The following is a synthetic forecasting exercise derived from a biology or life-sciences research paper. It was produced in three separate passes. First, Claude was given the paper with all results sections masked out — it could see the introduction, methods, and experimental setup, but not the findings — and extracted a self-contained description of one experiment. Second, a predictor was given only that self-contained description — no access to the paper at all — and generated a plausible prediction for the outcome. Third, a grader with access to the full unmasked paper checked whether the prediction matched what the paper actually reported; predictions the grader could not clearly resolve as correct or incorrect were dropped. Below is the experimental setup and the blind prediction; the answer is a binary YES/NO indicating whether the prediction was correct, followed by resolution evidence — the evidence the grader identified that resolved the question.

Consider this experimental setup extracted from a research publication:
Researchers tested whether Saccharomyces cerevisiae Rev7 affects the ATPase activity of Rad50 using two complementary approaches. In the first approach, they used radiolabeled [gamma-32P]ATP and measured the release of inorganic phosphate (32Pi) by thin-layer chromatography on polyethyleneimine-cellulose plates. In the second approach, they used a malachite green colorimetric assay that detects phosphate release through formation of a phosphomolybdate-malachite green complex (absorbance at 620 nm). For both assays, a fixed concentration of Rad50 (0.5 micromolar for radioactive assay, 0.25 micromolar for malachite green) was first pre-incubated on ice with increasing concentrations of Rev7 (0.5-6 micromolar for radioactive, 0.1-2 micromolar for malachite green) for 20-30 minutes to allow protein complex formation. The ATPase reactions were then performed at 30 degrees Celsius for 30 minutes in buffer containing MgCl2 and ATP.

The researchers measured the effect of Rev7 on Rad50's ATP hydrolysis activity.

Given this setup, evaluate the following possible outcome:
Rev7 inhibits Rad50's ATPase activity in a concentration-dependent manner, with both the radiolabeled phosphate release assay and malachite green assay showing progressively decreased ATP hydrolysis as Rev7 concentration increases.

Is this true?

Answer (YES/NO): YES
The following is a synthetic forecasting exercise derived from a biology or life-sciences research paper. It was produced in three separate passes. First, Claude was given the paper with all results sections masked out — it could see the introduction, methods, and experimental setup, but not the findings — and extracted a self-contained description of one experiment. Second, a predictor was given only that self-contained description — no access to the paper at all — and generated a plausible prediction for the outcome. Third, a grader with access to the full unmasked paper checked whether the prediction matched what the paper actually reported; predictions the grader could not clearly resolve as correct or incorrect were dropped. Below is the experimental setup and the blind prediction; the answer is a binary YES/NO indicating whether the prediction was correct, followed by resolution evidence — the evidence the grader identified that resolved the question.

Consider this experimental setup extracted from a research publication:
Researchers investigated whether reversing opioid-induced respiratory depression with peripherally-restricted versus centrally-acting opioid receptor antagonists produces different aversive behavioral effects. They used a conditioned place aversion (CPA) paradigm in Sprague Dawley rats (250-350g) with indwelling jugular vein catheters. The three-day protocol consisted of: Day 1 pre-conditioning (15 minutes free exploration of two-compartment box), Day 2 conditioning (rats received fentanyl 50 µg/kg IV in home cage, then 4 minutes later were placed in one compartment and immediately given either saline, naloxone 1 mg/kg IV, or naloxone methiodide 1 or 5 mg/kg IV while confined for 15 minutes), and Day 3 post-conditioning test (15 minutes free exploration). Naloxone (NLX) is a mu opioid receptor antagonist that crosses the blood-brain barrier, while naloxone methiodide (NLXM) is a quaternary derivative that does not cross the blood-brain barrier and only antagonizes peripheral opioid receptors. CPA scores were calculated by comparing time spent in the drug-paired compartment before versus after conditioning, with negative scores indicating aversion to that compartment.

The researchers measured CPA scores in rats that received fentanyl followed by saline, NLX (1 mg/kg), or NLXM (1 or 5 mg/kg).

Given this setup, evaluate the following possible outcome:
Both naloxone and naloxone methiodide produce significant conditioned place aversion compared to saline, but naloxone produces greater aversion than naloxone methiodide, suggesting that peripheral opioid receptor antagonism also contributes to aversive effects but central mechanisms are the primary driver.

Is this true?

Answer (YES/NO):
■ ■ ■ ■ ■ ■ ■
- [EXERCISE DIRECTIONS] A precise copy of the whole listing is the expected answer.

- [WRITTEN RESPONSE]
The following is a synthetic forecasting exercise derived from a biology or life-sciences research paper. It was produced in three separate passes. First, Claude was given the paper with all results sections masked out — it could see the introduction, methods, and experimental setup, but not the findings — and extracted a self-contained description of one experiment. Second, a predictor was given only that self-contained description — no access to the paper at all — and generated a plausible prediction for the outcome. Third, a grader with access to the full unmasked paper checked whether the prediction matched what the paper actually reported; predictions the grader could not clearly resolve as correct or incorrect were dropped. Below is the experimental setup and the blind prediction; the answer is a binary YES/NO indicating whether the prediction was correct, followed by resolution evidence — the evidence the grader identified that resolved the question.

Consider this experimental setup extracted from a research publication:
Researchers tested whether Saccharomyces cerevisiae Rev7 affects the ATPase activity of Rad50 using two complementary approaches. In the first approach, they used radiolabeled [gamma-32P]ATP and measured the release of inorganic phosphate (32Pi) by thin-layer chromatography on polyethyleneimine-cellulose plates. In the second approach, they used a malachite green colorimetric assay that detects phosphate release through formation of a phosphomolybdate-malachite green complex (absorbance at 620 nm). For both assays, a fixed concentration of Rad50 (0.5 micromolar for radioactive assay, 0.25 micromolar for malachite green) was first pre-incubated on ice with increasing concentrations of Rev7 (0.5-6 micromolar for radioactive, 0.1-2 micromolar for malachite green) for 20-30 minutes to allow protein complex formation. The ATPase reactions were then performed at 30 degrees Celsius for 30 minutes in buffer containing MgCl2 and ATP.

The researchers measured the effect of Rev7 on Rad50's ATP hydrolysis activity.

Given this setup, evaluate the following possible outcome:
Rev7 inhibits Rad50's ATPase activity in a concentration-dependent manner, with both the radiolabeled phosphate release assay and malachite green assay showing progressively decreased ATP hydrolysis as Rev7 concentration increases.

Is this true?

Answer (YES/NO): YES
The following is a synthetic forecasting exercise derived from a biology or life-sciences research paper. It was produced in three separate passes. First, Claude was given the paper with all results sections masked out — it could see the introduction, methods, and experimental setup, but not the findings — and extracted a self-contained description of one experiment. Second, a predictor was given only that self-contained description — no access to the paper at all — and generated a plausible prediction for the outcome. Third, a grader with access to the full unmasked paper checked whether the prediction matched what the paper actually reported; predictions the grader could not clearly resolve as correct or incorrect were dropped. Below is the experimental setup and the blind prediction; the answer is a binary YES/NO indicating whether the prediction was correct, followed by resolution evidence — the evidence the grader identified that resolved the question.

Consider this experimental setup extracted from a research publication:
Researchers investigated whether reversing opioid-induced respiratory depression with peripherally-restricted versus centrally-acting opioid receptor antagonists produces different aversive behavioral effects. They used a conditioned place aversion (CPA) paradigm in Sprague Dawley rats (250-350g) with indwelling jugular vein catheters. The three-day protocol consisted of: Day 1 pre-conditioning (15 minutes free exploration of two-compartment box), Day 2 conditioning (rats received fentanyl 50 µg/kg IV in home cage, then 4 minutes later were placed in one compartment and immediately given either saline, naloxone 1 mg/kg IV, or naloxone methiodide 1 or 5 mg/kg IV while confined for 15 minutes), and Day 3 post-conditioning test (15 minutes free exploration). Naloxone (NLX) is a mu opioid receptor antagonist that crosses the blood-brain barrier, while naloxone methiodide (NLXM) is a quaternary derivative that does not cross the blood-brain barrier and only antagonizes peripheral opioid receptors. CPA scores were calculated by comparing time spent in the drug-paired compartment before versus after conditioning, with negative scores indicating aversion to that compartment.

The researchers measured CPA scores in rats that received fentanyl followed by saline, NLX (1 mg/kg), or NLXM (1 or 5 mg/kg).

Given this setup, evaluate the following possible outcome:
Both naloxone and naloxone methiodide produce significant conditioned place aversion compared to saline, but naloxone produces greater aversion than naloxone methiodide, suggesting that peripheral opioid receptor antagonism also contributes to aversive effects but central mechanisms are the primary driver.

Is this true?

Answer (YES/NO):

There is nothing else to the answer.